By Nate Thompson

FRUITPORT – The Richards family has brought a winning tradition to the girls basketball program at tiny Fruitport Calvary Christian.

First came Brad Richards, who has been coaching the team for five years, after 17 seasons of coaching in the Ravenna school district.

He brought along his three daughters, who all reached star status when they took the court at Calvary.

Taylor and Allyson Richards have already passed through the school, where each scored more than 1,900 career points. They helped the Eagles reach the Class D regional finals four times since 2012.

Both now play for the women’s basketball team at Cornerstone University.

That leaves youngest daughter Kelsey as the final Richards coming through the Calvary girls program.

Fruitport Calvary Christian Coach Brad Richards stands with his daughter and basketball standout, Kelsey Richards. Photo/Jason Goorman

Kelsey is only a sophomore, and plays on a team with no seniors. So a lot of people assumed this would be the season when the Eagles’ run of success would finally end.

And things started out pretty badly, with two straight losses to start the season. But since then the Eagles have rebounded to post a 9-3 record while playing a schedule that includes a lot of teams from much bigger schools.

The Eagles are also 2-0 in the Alliance League, and have extended their league winning streak to 37 straight games. They will host West Michigan Aviation Academy on Friday night.

Leading the charge has been Kelsey Richards, who has done a great job of picking up where her sisters left off, despite her tender age.
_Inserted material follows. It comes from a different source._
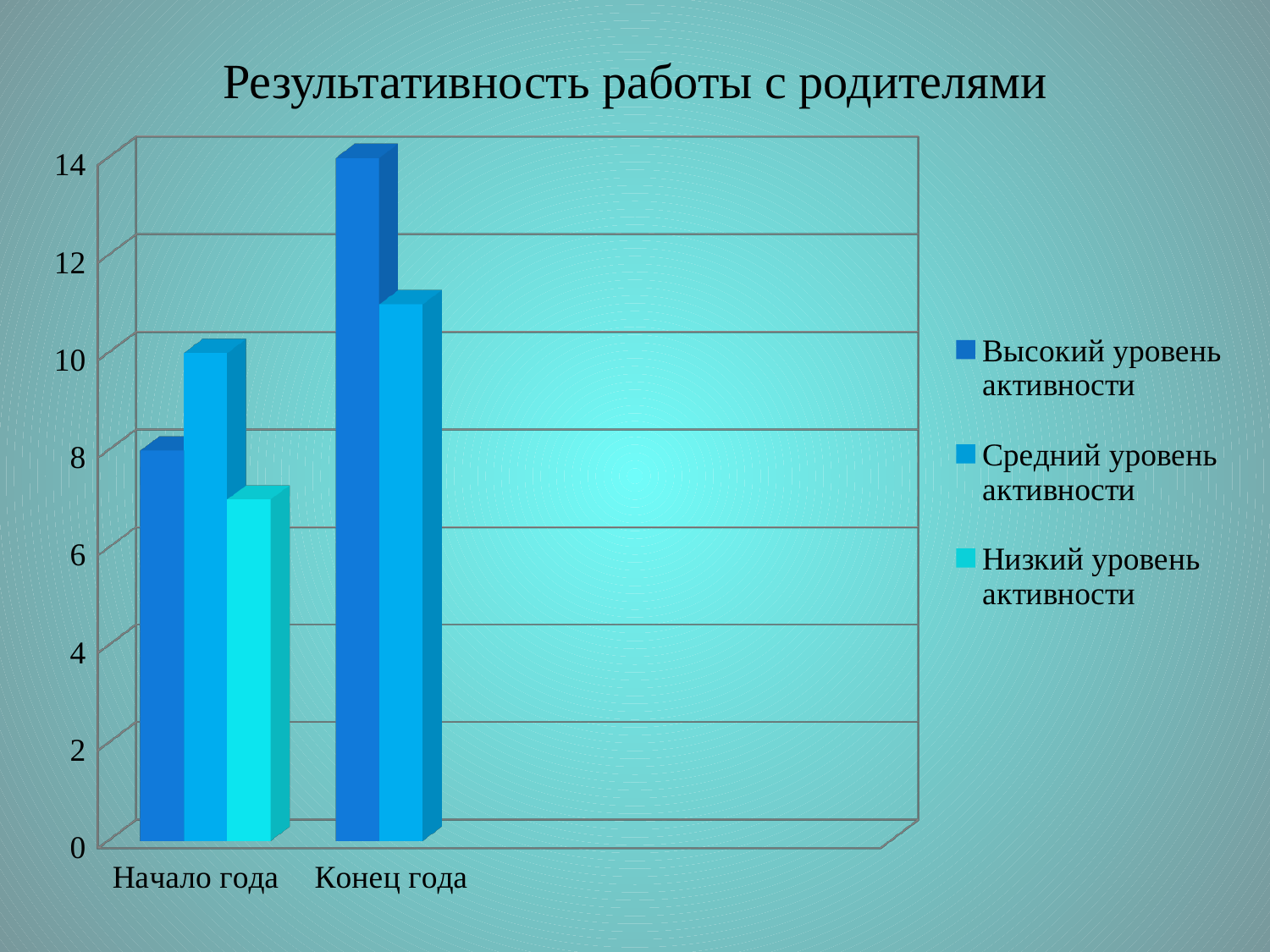
What is the value for Высокий уровень активности at Начало года? 8 Is the value for Низкий уровень активности at Начало года greater or less than 8? less Is the value for Средний уровень активности at Конец года greater or less than 10? greater What is the title of the chart? Результативность работы с родителями What is the value for Средний уровень активности at Начало года? 10 By how much does Высокий уровень активности increase from Начало года to Конец года? 6 What kind of chart is shown on the slide? bar chart How many categories are shown on the x axis? 2 How many series does the legend list? 3 Which series has the highest value at Начало года? Средний уровень активности Which series has the highest value at Конец года? Высокий уровень активности What is the value for Высокий уровень активности at Конец года? 14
The 5-foot-11 point guard is currently averaging a pretty incredible 26 points, 10 rebounds and five assists per game.

She has already surpassed the 800 point mark for her varsity career, which extends back to eighth grade, which is allowed at very small schools.

During a lopsided win over North Muskegon on Jan. 22, Kelsey Richards poured in 33 points against a box-and-one defense that the Norse deployed in attempt to slow her down.

“She could have scored more, but we sat her early in the fourth,” Brad Richards said.

The Eagles have also received great production from the backcourt duo of Kristina Warren and Emily Wesner, as well as post players Lizzie Cammenga and Brionna Johnson. They even have an eighth-grader, Cate Anhalt, who has contributed.

Kelsey Richards dribbles past a defender during a game against WMC earlier this season. Photo/Jason Goorman

“I was thinking that this year was the season that I’d take my lumps,” Brad Richards said. “But I couldn’t be happier. I’m surrounded by girls who love the game, always give their best effort, and after some early adversity, they’ve really responded. We’ve got no seniors and three juniors and out of those three, only one has played varsity basketball before this season.”

Kelsey Richards said she’s been blessed to have learned the game from her father and older sisters.

“My dad’s been a big factor in helping me become the player I am today,” she said. “My shooting form used to be all messed up, but it’s a lot better now with his help. And I’ve got really skinny arms, so he’s encouraged me to get in the weight room to get stronger.

“With Taylor, I always watched her dribble the ball up the court, so that made me want to work on my ball-handling and bring that skill to my game,” she added. “And with Ally, being a post player, I’ve tried to pick up how she plays against girls that may be taller.”

Brad Richards said the sky is the limit for Kelsey, who started her varsity career operating in the low post offensively, but prefers being a distributor and playmaker.

“I’d say she’s the best overall player, talent-wise,” the coach said, comparing Kelsey to her older sisters. “We run her at point guard, so she’s developed those skills and she’s a way better three-point shooter than her sisters.

“What stands out the most is her leadership,” he added. “She smiles on the court like Isiah Thomas. Seeing that, it just calms everyone down. She’s vocal with her teammates in the ‘rah rah’ way, but sometimes she’s also like, ‘Give me the ball, we need a bucket right now!’”

Kelsey said it would be “really cool” to eventually pass her sisters’ scoring records, then follow in their footsteps by playing at Cornerstone. But she isn’t ruling out the idea of blazing her own trail.

“I always go to (Cornerstone’s) summer camp and it would be really fun to play with Ally again,” she said. “But I’m not sure what I’m going to do yet. We’ll see what God wants me to do.”